Tanggung Jawab Moral: Ekonomi Islam berbasis tauhid mendorong setiap individu untuk bertindak sesuai dengan nilai-nilai etika Islam, seperti keadilan, kejujuran, dan transparansi. Aktivitas ekonomi tidak hanya dinilai dari segi material, tetapi juga dari perspektif spiritual dan moral.

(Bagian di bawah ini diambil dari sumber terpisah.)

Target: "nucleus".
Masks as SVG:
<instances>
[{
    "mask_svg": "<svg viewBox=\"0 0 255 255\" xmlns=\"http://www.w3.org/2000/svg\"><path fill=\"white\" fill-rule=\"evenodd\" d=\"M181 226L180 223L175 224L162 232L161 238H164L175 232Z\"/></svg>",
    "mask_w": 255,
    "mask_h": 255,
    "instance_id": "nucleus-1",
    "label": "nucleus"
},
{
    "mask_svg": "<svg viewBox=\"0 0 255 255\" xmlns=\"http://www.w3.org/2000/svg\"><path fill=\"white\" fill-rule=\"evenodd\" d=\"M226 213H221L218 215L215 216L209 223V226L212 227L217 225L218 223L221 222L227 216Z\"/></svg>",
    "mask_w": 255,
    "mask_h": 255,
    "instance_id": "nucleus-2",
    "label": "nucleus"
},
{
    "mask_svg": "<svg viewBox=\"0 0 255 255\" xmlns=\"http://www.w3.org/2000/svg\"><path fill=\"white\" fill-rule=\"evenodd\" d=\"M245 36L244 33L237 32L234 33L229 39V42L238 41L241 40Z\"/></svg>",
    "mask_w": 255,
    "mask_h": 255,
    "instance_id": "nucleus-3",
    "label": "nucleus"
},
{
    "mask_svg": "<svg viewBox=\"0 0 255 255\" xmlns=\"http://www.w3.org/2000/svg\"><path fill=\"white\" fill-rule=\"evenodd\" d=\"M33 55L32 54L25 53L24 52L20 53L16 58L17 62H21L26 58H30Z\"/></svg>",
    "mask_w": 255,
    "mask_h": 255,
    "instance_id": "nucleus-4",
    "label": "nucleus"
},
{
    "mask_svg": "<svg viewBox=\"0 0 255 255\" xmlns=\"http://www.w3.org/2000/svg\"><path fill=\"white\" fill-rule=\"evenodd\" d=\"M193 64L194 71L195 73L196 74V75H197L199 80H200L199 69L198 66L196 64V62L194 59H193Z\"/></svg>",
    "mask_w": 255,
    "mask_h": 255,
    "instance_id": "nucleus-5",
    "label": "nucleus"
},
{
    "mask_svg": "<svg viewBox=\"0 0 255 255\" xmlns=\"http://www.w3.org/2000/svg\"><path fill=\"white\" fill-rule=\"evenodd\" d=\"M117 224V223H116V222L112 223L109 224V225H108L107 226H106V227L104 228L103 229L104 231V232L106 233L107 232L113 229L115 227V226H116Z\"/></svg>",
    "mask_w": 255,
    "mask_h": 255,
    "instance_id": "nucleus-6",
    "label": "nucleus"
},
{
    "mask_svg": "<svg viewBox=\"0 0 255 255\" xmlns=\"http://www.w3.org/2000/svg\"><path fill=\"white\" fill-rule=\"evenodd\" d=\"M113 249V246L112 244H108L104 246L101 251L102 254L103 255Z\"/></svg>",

2. Tujuan Ekonomi: Pencapaian Maqasid al-Syariah
Maqasid al-Syariah adalah tujuan utama dari syariat Islam, yang mencakup perlindungan agama, jiwa, akal, keturunan, dan harta. Dalam ekonomi berbasis tauhid, tujuan utama adalah mencapai kesejahteraan yang selaras dengan maqasid al-syariah, yakni tercapainya keadilan sosial, distribusi kekayaan yang adil, serta pengelolaan sumber daya yang tidak merugikan orang lain.
Tujuan ekonomi ini bukan sekadar untuk mengejar keuntungan atau akumulasi kekayaan, tetapi lebih kepada memastikan kesejahteraan umat manusia secara keseluruhan serta memenuhi kebutuhan dasar setiap individu.
3. Larangan Riba dan Sistem Keadilan dalam Transaksi
Larangan Riba (Bunga): Tauhid melarang praktek riba karena riba dianggap sebagai bentuk ketidakadilan ekonomi yang dapat merusak tatanan sosial. Riba cenderung memanfaatkan orang yang lemah secara ekonomi dan memperkaya mereka yang kuat. Sistem ekonomi tauhid menekankan pada keadilan dan kesetaraan, serta melarang praktik-praktik yang mengarah pada eksploitasi.
Transaksi yang Jujur dan Adil: Setiap transaksi ekonomi harus dilandasi oleh prinsip kejujuran, saling ridha (kerelaan), dan keterbukaan. Tauhid mengajarkan bahwa setiap manusia bertanggung jawab kepada Allah atas setiap tindakannya, termasuk dalam urusan ekonomi.